Accounting frauds, as I have said earlier, are notoriously difficult to uncover. Despite the cries of victory by the assorted investigation agencies in the Satyam case, the trail of crumbs back to the candy story is not as clearly visible as they would have hoped. The two trails the investigators are working on is the missing cash of Rs 5,040 crore and the discrepancy in the number of employees on the rolls of Satyam Computers and the number provided by independent sources like the Employees Provident Fund Organisation.
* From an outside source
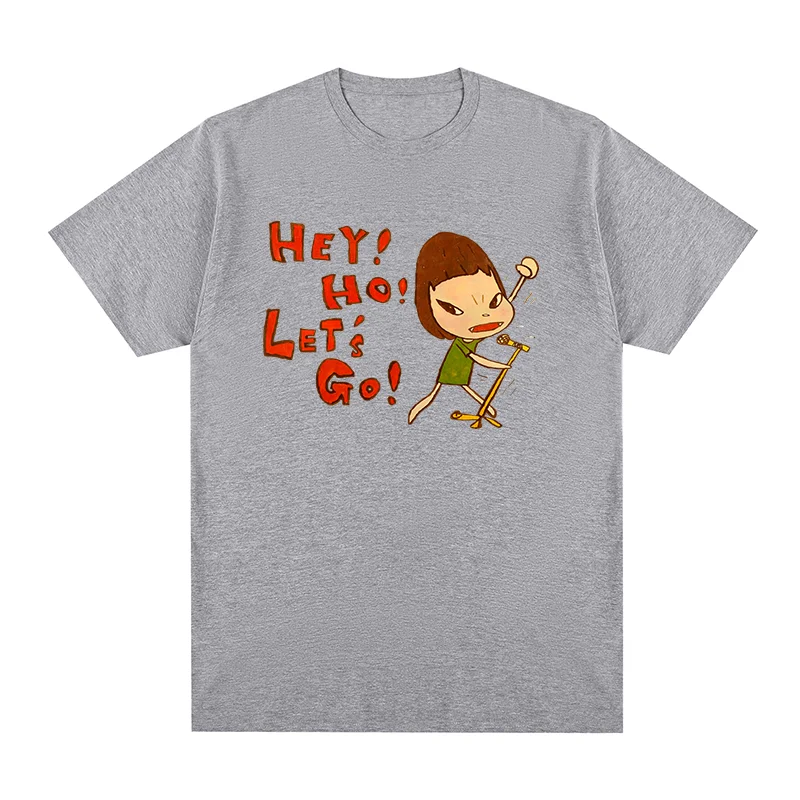 Yoshitomo Nara Kawaii Anime Graphic Cotton Tee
The latter is easier to establish,as this newspaper has shown. But at the end of the day, is it a crime to overstate the number of your employees? It is subterfuge as far as clients are concerned. But no company awards contract on the basis of numbers and there are no regulatory issues if the numbers are overstated in India. This could be possible in the US, had the company been based there, as there was a corresponding issue of how many employees were to draw social security status and so on. But an Indian company can be hauled up for understating employees only. Companies, especially in the Indian manufacturing sector, often do thisto escape closure norms. But Satyam, by overstating employees, only establishes intent to fraud, at best. Nothing more!
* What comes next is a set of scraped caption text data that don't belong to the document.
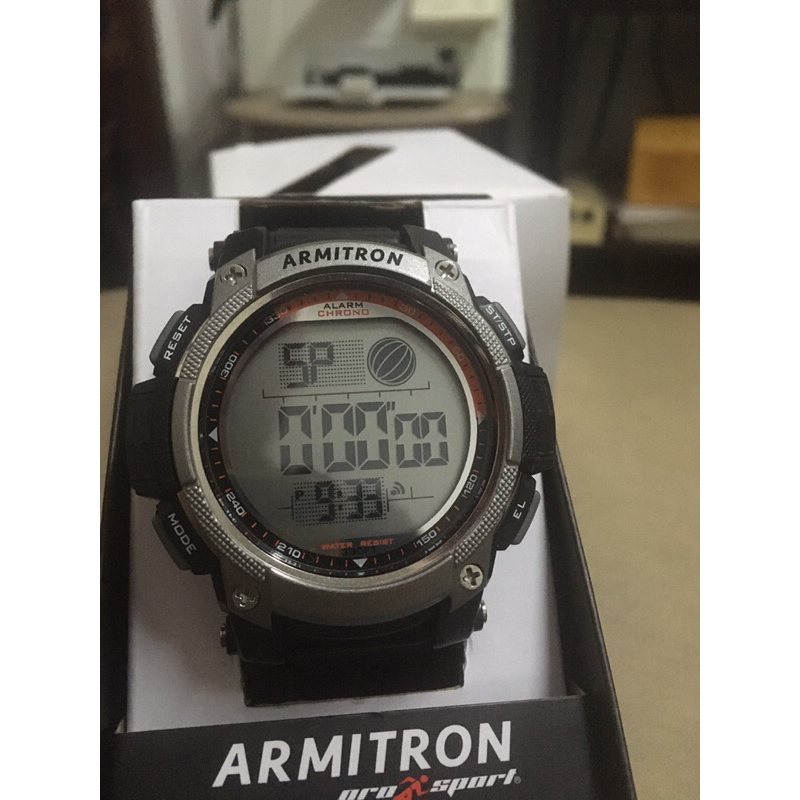 G Shock Armitron pro sport watch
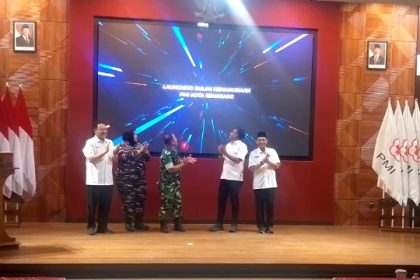 Talkshow PMI Kota Semarang Bedah Pancasila Sumber Nilai Kemanusiaan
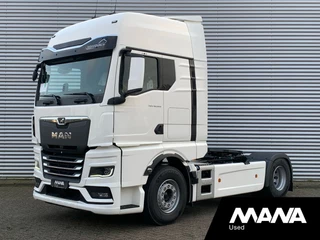 MAN TGX 18.520 4x2 BL SL Nieuw 2024 registratie 2xTank Fridge NAVI Stand-Clima CarPlay LED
The other trail is of course more promising. The company was inflating its balance sheet, which by all accounts is a major offence. Both the Securities and Exchange Board of India and the US Securities and Exchange Commission would hand out major sentences for it. But the investigations from Sebi have so far not even begun in real earnest and SEC will take more time. Sebi is yet to manage a full round of interrogation with

Ramalinga Raju. Meanwhile the investigators are coming up with a real conundrum. They are generally agreed that Satyam showed fixed or other current account deposits with banks that were fraudulent. The onus of proof will obviously be put on Raju to prove otherwise. But, and this is plausible, if it turns out that even one bank had indeed issued such certificates there could be a sizeable fall out. It would not prove immediately that the bank had colluded with Raju. But assuming a bank had issued a fixed deposit receipt on a genuine entry but had not bothered to ask the company to correct the entry in its balance sheet, what are we to make of it? This might sound like conjecture, but it is not too far-fetched.

Big companies undertake a huge number of transactions with banks and it seems incredible that so many banks never noticed that here was a balance sheet that had got so many figures vis a vis their bank wrong. The omissions do not reduce the culpability of Ramalinga Raju, but they do indicate there could be more systemic problems. Since neither the Serious Fraud Office nor Sebi has the mandate to ask these questions from the banks, does this mean the terms of the inquiry need to be made more broad-based to include RBI?

If the above scenario is true, and it does not seem a very wild conjecture, then the culpability of the auditors Price Waterhouse seems weaker. An auditor is supposed to be guided by the papers that the audited party i.e. Satyam produced. To the extent that the receipts of deposits were originals, the auditor would have little chance of picking up the trail. It does of course seem that Price Waterhouse made very elementary errors, like accepting the reasons why Satyam?s management needed to raise loans when it had a cash balance of over Rs 5,000 crore. But that is not the same as fraud. At the end of the day, it seems difficult to escape the verdict that there were more hands in the till than the Raju family, hailing from different regulatory regimes.